3. FINANCING ARRANGEMENTS
Avondale is finalizing a $35.0 million revolving credit facility
which will be secured principally by working capital assets and
the Company's 900 foot-long drydock. Among other things, the
credit facility includes the right of Avondale to call upon the
bank group to post letters of credit on Avondale's behalf up to an
aggregate limit of $25.0 million (of the $35.0 million total) in
support of its operations. The credit facility will replace an
existing credit facility under which $13.9 million of letters of
credit were outstanding at March 31, 1994. The current letters of
credit are cash collaterized with $13.9 million of restricted
short-term investments which, with the execution of the new
revolving credit facility, will be released to the Company.
At the beginning of May, Avondale also called for redemption on
June 1, 1994 of $36.25 million of its Series 1983 Industrial
Revenue Bonds which were due June 2001. Avondale intends to
refinance the Bonds through the issuance of refunding bonds to
mature no earlier than 2004. Avondale is currently negotiating
the terms under which the refunding bonds will be issued.

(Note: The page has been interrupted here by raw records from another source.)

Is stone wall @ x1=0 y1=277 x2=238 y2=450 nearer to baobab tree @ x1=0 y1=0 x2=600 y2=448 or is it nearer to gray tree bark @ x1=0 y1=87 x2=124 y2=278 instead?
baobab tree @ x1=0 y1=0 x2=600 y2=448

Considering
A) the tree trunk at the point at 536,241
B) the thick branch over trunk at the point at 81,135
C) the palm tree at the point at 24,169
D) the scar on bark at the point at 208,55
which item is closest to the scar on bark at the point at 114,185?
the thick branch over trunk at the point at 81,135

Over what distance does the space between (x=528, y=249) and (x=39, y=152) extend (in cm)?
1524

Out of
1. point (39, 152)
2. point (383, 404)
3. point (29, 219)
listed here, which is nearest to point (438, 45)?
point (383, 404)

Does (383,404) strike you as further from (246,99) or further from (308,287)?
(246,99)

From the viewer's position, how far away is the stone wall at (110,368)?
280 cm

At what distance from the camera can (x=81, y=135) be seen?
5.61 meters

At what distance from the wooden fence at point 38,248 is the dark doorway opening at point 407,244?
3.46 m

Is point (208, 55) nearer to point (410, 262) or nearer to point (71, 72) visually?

4. COMMITMENTS AND CONTINGENCIES
Litigation
In January 1986, the Louisiana Department of Environmental Quality
advised the Company that it may be a responsible party with
respect to an oil reclamation site operated by an unaffiliated
company. The Company supplied a portion of the waste oil that was
processed at the reclamation site during the period 1978 through
1982. Potential liability, if any, for clean-up of this site
typically would be apportioned among the responsible parties based
on the volume of material sent by each to the waste site. The
Company and certain of the other potentially responsible parties
for the site have entered into a preliminary agreement to fund the
site's remediation. Pursuant to that agreement, the Company has
agreed to contribute up to $3.5 million to the total clean-up
costs which are expected to approximate $15 million in the
aggregate. At March 31, 1994 the Company has contributed $3.3
million of the $3.5 million. Following completion of the
remediation, a final determination will be made as to the proper
allocation of the remediation responsibility among the various
parties. The Company's share of the clean-up costs could be
lower, or higher, than the $3.5 million that it will have
contributed, but the Company does not expect its remediation costs
to vary materially from this amount.
Additionally, since July 1986, a number of toxic tort suits have
been filed seeking substantial damages against the Company and
numerous other defendants alleging various claims in connection
with this oil reclamation site. The Company has initiated
litigation against its insurer for a declaration of coverage of
the liability, if any, that may arise in connection with the
<PAGE>
remediation of the site referred to in the preceding paragraph or
the related tort litigation. The court has ruled that the insurer
has the duty to defend the Company, but has not yet ruled on
whether the carrier has a duty to indemnify the Company if any
liability is ultimately assessed against it.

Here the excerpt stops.